::: DATA TO USE :::
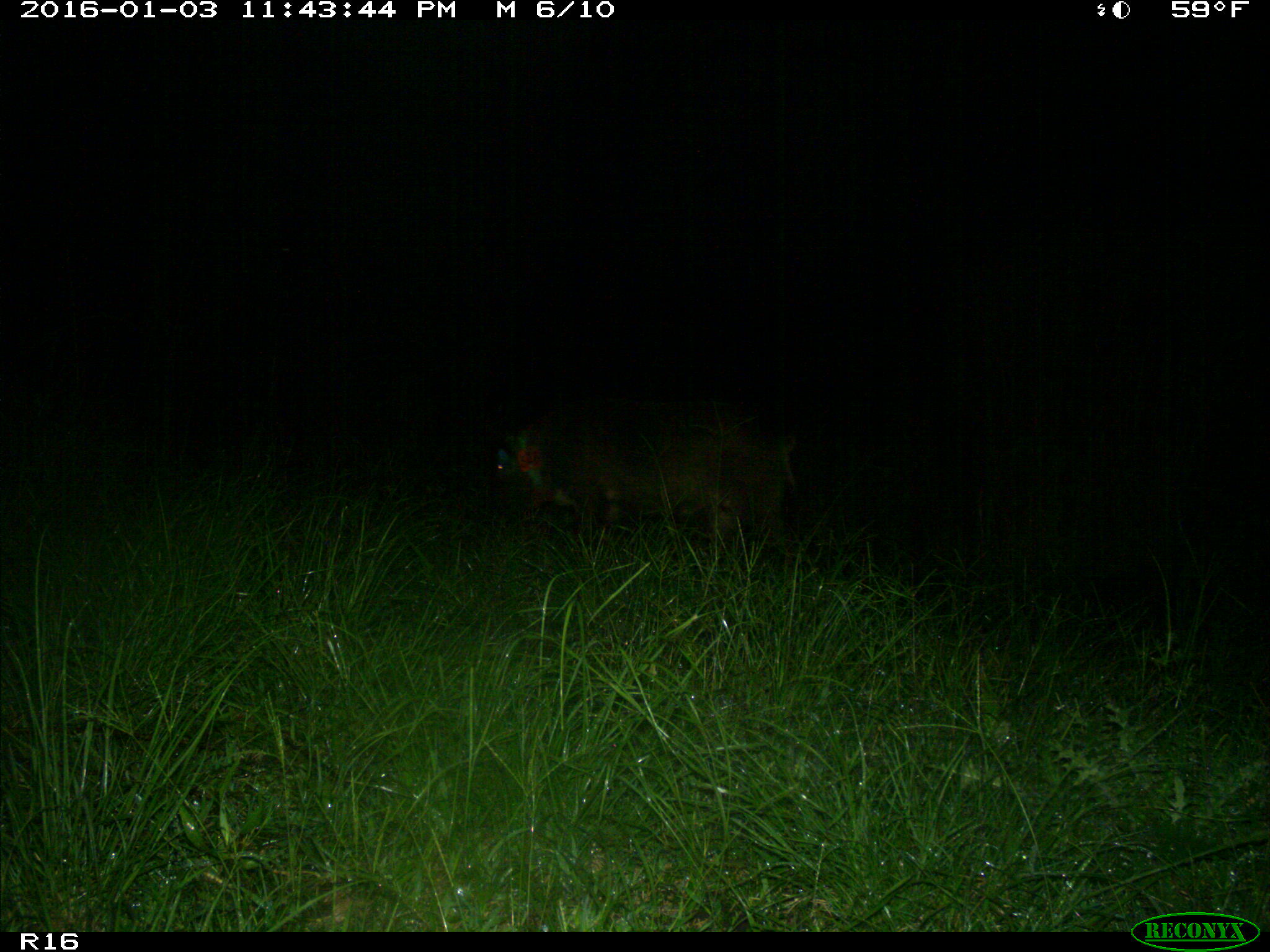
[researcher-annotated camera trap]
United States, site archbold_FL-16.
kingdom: Animalia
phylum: Chordata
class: Mammalia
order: Artiodactyla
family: Suidae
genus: Sus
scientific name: Sus scrofa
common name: wild boar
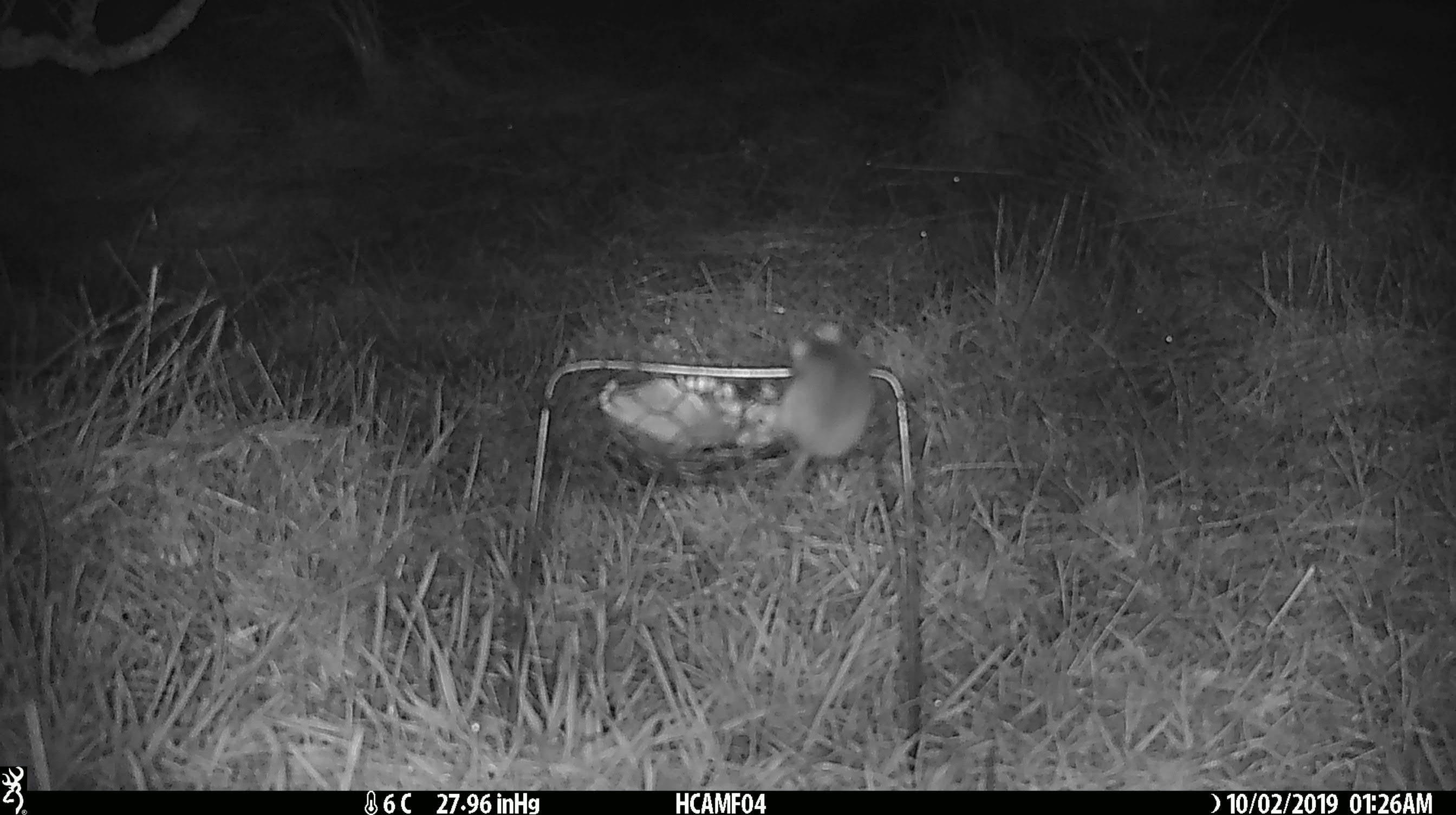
:::
# [HOW TO COMPLETE THIS TASK]
Give back the listing exactly, with the pictures removed.

# [OUTPUT FOR THIS EXERCISE]
[researcher-annotated camera trap]
United States, site archbold_FL-16.
kingdom: Animalia
phylum: Chordata
class: Mammalia
order: Artiodactyla
family: Suidae
genus: Sus
scientific name: Sus scrofa
common name: wild boar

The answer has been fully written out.